St. Vincent said the small hospitals will help meet the demand for emergency services that aren’t serious enough to require a trip to an acute-care hospital, such as a stomach bug that causes a patient to vomit throughout the day. That patient could be seen quickly, to get the fluids and medicine to stop vomiting and be stabilized, but would not need the resources of a traditional, acute-care hospital, said Jonathan Nalli, CEO of St. Vincent.

“That would be the perfect patient to visit one of the St. Vincent emergency hospitals,” Nalli said.

The goal, he said, is for the medical staff to see patients within 20 minutes, and get them treated quickly and back home as soon as possible. In some cases, patients could stay overnight until they can get in touch with a primary-care physician.

By contrast, emergency rooms in acute-care hospitals sometimes have lengthy waits, as physicians might be working on serious medical cases, such as gunshot wounds or vehicle injuries. Those kinds of life-threatening cases wouldn’t be suited for the new hospitals, Nalli said. Around the country, an increased demand for emergency services has led to longer wait times for patients, he said.

Each of the new hospitals is expected to treat about 20 patients a day, he said.

Nationwide, hospitals are increasingly building lower-cost, more-convenient-care settings in response to demand from patients and because of pressure from payers, who don’t want to foot the bill for high-cost, full-service hospital services for less-serious cases.

But it’s not clear if there will be any significant savings to patients and payers at St. Vincent’s new hospitals. Nalli said a patient’s bill “is going to be similar” for treatment whether it’s at the small hospitals or at an acute-care hospital.

The primary benefit to the patient will be quicker medical attention, he said.

The move is part of St.
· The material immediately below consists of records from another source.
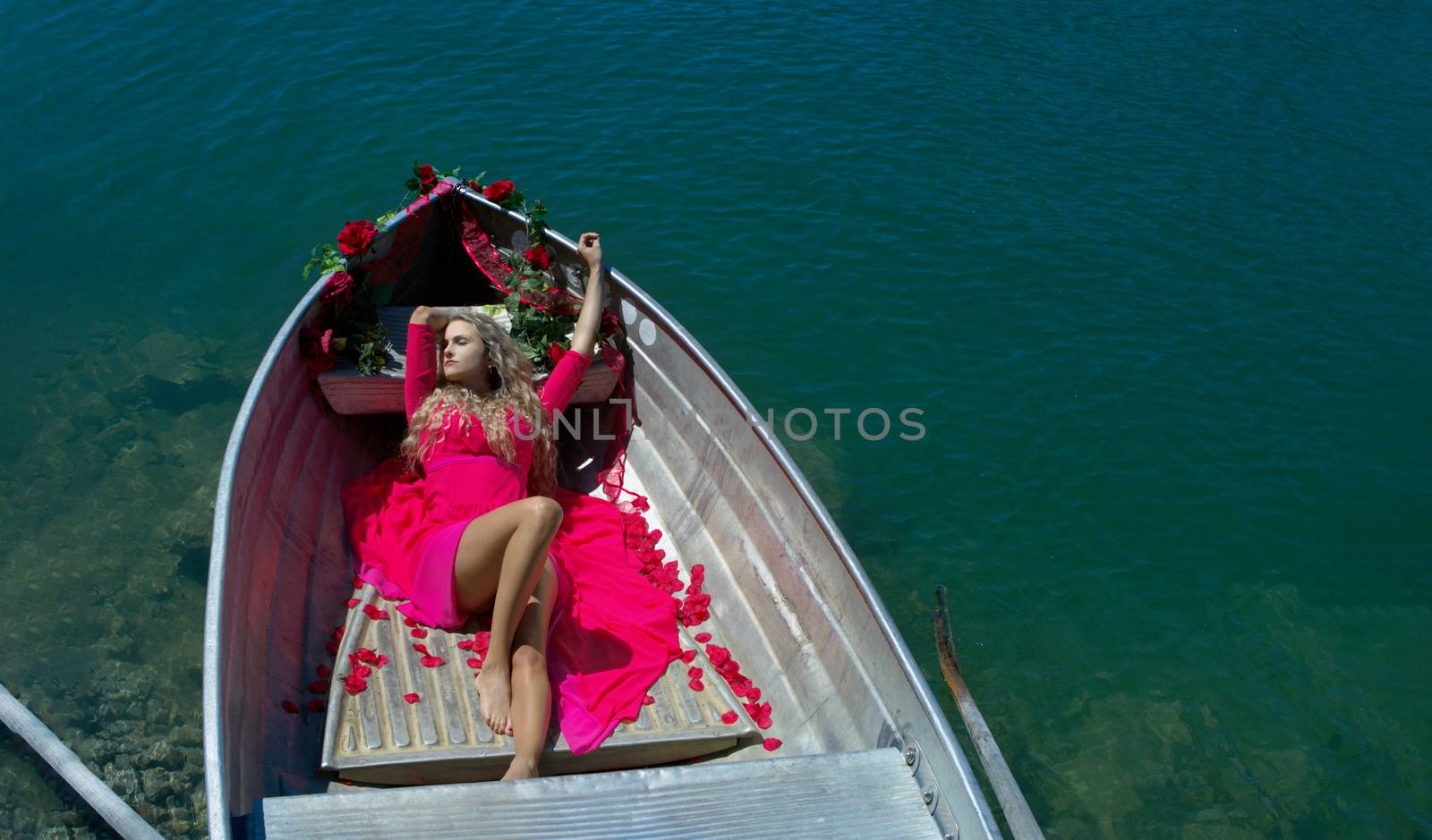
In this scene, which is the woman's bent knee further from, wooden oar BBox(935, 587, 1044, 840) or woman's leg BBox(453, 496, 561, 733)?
wooden oar BBox(935, 587, 1044, 840)

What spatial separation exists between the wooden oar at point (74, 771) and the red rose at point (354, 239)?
3.03 metres

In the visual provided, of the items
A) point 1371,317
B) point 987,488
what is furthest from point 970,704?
point 1371,317

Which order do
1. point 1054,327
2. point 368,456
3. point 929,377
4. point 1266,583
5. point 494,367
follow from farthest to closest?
point 1054,327 → point 929,377 → point 1266,583 → point 368,456 → point 494,367

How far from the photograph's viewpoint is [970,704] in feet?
14.6

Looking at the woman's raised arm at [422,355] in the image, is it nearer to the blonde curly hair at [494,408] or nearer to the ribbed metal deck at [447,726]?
the blonde curly hair at [494,408]

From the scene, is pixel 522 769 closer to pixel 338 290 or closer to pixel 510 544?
pixel 510 544

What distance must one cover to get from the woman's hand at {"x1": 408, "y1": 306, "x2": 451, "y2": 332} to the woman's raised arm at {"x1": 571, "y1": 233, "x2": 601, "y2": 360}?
652 mm

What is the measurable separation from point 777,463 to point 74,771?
3.91 m

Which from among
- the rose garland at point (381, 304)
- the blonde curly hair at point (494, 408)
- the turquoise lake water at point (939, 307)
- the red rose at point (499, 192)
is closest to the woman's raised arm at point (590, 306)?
the blonde curly hair at point (494, 408)

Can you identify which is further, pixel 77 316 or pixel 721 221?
pixel 721 221

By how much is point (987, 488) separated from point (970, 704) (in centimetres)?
357

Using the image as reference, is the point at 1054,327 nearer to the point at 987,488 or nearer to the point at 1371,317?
the point at 987,488

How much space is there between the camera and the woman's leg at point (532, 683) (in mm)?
3971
Vincent’s strategy to provide more convenient access to care. Earlier this year, St. Vincent and the Little Clinic, a subsidiary of Cincinnati-based Kroger Co., announced a collaboration to provide care at 10 in-store clinics.

The micro-hospitals will have seven emergency room beds, with eight inpatient beds for short stays. That compares with 20 to 40 beds at a typical acute-care hospital’s emergency room.
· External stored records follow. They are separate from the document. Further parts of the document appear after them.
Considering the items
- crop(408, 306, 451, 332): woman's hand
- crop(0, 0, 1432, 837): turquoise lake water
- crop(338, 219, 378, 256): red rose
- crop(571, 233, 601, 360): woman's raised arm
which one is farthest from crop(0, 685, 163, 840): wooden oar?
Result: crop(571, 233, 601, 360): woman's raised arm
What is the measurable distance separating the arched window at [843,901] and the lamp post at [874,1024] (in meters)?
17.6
The new locations will be open 24 hours a day, seven days a week, staffed by board-certified or board-eligible physicians and emergency-trained registered nurses, St. Vincent said.

The locations for the first four hospitals are:

— 8602 Allisonville Road, in the Castleton area;

— 146th Street and State Road 37, Noblesville;

— 2412 E. Main St., Plainfield;

— 9613 E.  U.S. 36, Avon.

The locations of the four other hospitals are still in the early planning phases, St. Vincent officials said.